[TASK OBJECTIVE]:
Could you write out the rows below as a JSON list of strings, one string per line, skipping any blank lines?

[Records from a collection]
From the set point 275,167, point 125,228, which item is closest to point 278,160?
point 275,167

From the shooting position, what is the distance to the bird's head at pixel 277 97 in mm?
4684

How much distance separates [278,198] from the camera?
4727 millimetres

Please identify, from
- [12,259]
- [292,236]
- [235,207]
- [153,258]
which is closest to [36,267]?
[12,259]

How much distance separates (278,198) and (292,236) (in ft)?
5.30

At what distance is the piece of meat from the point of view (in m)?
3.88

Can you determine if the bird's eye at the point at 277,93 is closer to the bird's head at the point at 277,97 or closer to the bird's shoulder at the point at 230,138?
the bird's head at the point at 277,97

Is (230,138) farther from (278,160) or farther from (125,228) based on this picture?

[SOLUTION FOR THIS EXERCISE]:
[
  "From the set point 275,167, point 125,228, which item is closest to point 278,160?",
  "point 275,167",
  "From the shooting position, what is the distance to the bird's head at pixel 277 97 in mm?",
  "4684",
  "How much distance separates [278,198] from the camera?",
  "4727 millimetres",
  "Please identify, from",
  "- [12,259]",
  "- [292,236]",
  "- [235,207]",
  "- [153,258]",
  "which is closest to [36,267]?",
  "[12,259]",
  "How much distance separates (278,198) and (292,236) (in ft)?",
  "5.30",
  "At what distance is the piece of meat from the point of view (in m)?",
  "3.88",
  "Can you determine if the bird's eye at the point at 277,93 is closer to the bird's head at the point at 277,97 or closer to the bird's shoulder at the point at 230,138?",
  "the bird's head at the point at 277,97",
  "Is (230,138) farther from (278,160) or farther from (125,228) based on this picture?"
]